(Bildnachweis: Paramount / Lucasfilm)

Henry ‚Indiana‘ Jones Jr. (Harrison Ford) ist nicht nur ein schrecklicher Archäologe, der überall dort auftaucht, wo es uralte Beute gibt. Er ist eine schreckliche Person. 

Als „Erwerber seltener Antiquitäten“ galoppiert er auf der ganzen Welt und zerstört mutwillig historische Stätten und stiehlt glänzende Dinge, um sie in ein Museum zu bringen. Das ist keine Archäologie, es ist Plünderung. Zumindest ist Lara Croft offen, wenn es darum geht, Gräber zu überfallen.

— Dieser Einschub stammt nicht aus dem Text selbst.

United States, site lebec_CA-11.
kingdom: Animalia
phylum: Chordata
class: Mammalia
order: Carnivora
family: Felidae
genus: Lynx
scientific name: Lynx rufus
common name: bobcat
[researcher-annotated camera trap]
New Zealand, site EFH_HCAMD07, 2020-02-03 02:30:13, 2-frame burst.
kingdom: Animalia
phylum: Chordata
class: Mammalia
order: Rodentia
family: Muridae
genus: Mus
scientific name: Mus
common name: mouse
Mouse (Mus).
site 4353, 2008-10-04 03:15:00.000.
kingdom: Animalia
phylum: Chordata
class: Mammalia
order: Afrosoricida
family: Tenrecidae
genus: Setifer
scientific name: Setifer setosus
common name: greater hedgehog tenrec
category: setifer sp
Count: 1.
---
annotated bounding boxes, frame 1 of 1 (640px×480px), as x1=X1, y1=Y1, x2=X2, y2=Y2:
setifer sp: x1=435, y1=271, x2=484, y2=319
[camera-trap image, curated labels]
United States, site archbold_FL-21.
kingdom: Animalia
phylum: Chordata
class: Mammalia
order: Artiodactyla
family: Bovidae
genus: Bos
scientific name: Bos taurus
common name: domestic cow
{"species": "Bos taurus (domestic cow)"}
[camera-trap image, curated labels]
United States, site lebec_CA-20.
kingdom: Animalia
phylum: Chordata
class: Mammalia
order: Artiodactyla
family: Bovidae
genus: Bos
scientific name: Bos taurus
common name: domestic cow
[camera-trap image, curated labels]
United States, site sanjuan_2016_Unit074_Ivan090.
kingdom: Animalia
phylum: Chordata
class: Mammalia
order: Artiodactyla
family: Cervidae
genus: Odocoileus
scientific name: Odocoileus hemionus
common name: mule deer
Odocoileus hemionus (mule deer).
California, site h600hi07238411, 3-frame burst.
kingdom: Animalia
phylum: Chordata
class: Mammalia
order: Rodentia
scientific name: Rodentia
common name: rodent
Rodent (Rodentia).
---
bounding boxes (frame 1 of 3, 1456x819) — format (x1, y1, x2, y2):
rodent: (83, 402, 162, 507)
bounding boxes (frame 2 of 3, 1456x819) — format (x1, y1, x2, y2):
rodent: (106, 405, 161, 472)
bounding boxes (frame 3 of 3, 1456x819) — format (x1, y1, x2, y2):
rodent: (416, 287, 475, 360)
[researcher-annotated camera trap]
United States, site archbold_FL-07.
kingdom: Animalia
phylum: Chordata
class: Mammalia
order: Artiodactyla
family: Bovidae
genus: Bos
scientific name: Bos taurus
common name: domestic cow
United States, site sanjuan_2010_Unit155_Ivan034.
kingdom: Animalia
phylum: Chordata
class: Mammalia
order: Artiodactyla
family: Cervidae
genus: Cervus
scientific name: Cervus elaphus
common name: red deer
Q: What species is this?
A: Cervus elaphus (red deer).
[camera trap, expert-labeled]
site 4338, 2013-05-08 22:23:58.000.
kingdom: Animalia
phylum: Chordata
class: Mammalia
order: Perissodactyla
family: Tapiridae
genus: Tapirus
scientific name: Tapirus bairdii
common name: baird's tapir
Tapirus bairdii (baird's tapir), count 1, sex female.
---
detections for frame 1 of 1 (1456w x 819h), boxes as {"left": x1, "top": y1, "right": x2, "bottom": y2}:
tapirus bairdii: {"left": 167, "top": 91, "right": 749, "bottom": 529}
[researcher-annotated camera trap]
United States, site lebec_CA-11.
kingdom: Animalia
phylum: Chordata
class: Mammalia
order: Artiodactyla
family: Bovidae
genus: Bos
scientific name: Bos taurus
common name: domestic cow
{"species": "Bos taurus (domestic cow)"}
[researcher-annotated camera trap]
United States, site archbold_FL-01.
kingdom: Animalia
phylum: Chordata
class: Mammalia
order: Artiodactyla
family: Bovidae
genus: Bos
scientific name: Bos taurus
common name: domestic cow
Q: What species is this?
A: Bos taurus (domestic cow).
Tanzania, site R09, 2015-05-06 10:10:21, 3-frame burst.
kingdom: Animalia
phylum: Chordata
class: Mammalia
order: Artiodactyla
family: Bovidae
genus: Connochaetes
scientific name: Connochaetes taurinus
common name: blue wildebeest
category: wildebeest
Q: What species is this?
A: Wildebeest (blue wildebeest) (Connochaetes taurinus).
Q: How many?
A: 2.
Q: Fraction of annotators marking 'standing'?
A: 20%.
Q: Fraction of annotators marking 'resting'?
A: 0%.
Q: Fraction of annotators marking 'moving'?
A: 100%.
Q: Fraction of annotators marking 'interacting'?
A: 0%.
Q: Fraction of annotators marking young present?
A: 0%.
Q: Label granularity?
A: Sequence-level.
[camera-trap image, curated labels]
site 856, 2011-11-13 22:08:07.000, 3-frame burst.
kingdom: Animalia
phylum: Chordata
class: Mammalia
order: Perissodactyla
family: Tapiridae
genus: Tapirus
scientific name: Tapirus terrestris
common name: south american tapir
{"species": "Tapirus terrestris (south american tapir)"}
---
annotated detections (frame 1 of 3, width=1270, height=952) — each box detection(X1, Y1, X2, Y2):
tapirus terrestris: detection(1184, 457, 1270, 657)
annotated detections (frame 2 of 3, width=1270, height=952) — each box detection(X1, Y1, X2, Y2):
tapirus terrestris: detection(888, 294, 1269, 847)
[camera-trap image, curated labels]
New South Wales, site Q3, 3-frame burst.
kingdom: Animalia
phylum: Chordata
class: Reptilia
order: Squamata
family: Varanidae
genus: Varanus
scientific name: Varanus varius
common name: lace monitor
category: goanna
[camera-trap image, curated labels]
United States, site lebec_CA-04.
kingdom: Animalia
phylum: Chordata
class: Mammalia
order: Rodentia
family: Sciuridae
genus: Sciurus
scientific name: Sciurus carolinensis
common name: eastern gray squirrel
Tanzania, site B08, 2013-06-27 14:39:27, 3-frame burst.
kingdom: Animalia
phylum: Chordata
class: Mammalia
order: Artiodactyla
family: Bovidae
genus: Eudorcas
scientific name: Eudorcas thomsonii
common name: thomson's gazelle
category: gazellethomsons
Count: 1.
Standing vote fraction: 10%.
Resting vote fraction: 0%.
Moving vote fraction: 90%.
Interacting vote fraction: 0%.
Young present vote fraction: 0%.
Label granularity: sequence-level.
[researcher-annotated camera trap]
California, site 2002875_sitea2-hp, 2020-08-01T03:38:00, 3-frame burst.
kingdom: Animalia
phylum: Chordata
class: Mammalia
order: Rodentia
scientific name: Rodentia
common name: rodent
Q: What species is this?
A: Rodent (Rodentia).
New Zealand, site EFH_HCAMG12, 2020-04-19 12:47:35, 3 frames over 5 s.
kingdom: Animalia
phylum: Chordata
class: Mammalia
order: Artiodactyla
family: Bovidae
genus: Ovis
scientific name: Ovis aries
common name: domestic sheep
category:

Obwohl Indy aus dem Fenster klettert, wenn der Unterricht zu schwierig wird, wird er von seinen Studentinnen verehrt. Aber sie sollten besser aufpassen: Er geht schneller durch Frauen als Heinrich VIII. Und mit nur geringfügig besserer Überlebensrate. Nachdem er als Teenager Raiders of the Lost Ark (Karen Allen) verführt hatte („Ich war ein Kind!“), Zerstört er wiederholt ihr Leben, um persönlichen Ruhm zu erlangen. 

In der allerersten Szene von Indiana Jones und dem Temple of Doom droht er buchstäblich, Willie (Kate Capshaw) mit einer Gabel zu erstechen. Er ist vergleichsweise netter zu Elsa (Alison Doody) in The Last Crusade, aber vielleicht liegt das daran, dass der fragliche Schauspieler ein Vierteljahrhundert jünger war als Ford. Es ist wirklich kein Wunder, dass der Sultan von Madagaskar (wie wir im Temple of Doom entdecken) seinen Schwanz abschneiden wollte …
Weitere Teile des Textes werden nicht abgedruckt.